Ive read a little about hrt type protocols and most seem to advocate a single pre bed dose of ghrp + ghrh to increase the bodies largest natural pulse to youthful levels.

However it may be worth moving the dosing up slightly to help with healing initially and then back off?

Either way, yes it could be highy beneficial for him


----------



## Suprakill4 (Jul 11, 2008)

I was hoping you was going to reply mate. OK so he is going to give it a try then and see how he goes on. I guess its just a case of coming up with a protocol now then. Would the ghrp-6 on its own not suffice and will he NEED to add in the ghrh??

Thanks mate, he will be over the moon if it helps!!!


----------



## StephenC (Sep 2, 2007)

Ghrp will help but not as much as ghrh on it's own or nowhere near both combined

it's worth getting both as he'll be using so little that it will last a while anyway


----------



## Suprakill4 (Jul 11, 2008)

StephenC said:


> Ghrp will help but not as much as ghrh on it's own or nowhere near both combined
> 
> it's worth getting both as he'll be using so little that it will last a while anyway


OK mate, will look at getting the both then and then just get him to do one jab pre bed per day??

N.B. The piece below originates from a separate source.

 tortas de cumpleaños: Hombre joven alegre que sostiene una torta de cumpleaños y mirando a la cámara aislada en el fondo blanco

I have no idea what sort of dose he should do....... He is very excited to try this as he has exhausted every other option (without going private as money does not permit).

The better sleep and help with connective tissue/ligaments etc will help him no end aswell.


----------



## StephenC (Sep 2, 2007)

Has he used or contemplated use of test at hrt doses?


----------



## Suprakill4 (Jul 11, 2008)

StephenC said:


> Has he used or contemplated use of test at hrt doses?

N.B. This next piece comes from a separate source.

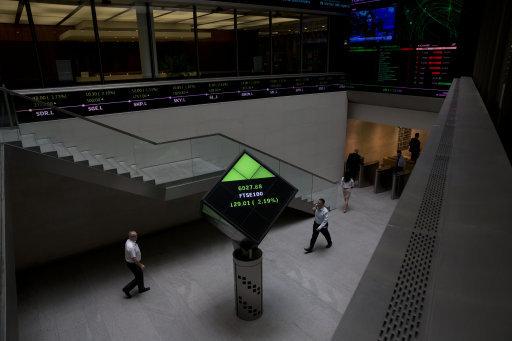 Financial information displayed nside the London Stock Exchange. Picture: AP Photo/Matt Dunham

Not discussed this with him but what benefits would this give for his injuries. He doesnt have any need for test as far as i know i.e libido, high eotrogen etc...........


----------



## standardflexer (Jul 16, 2008)

Id say go for it mate a lot of the older guys (60+) who i know that train are doin some sort of gh and get benifits from it.


----------



## StephenC (Sep 2, 2007)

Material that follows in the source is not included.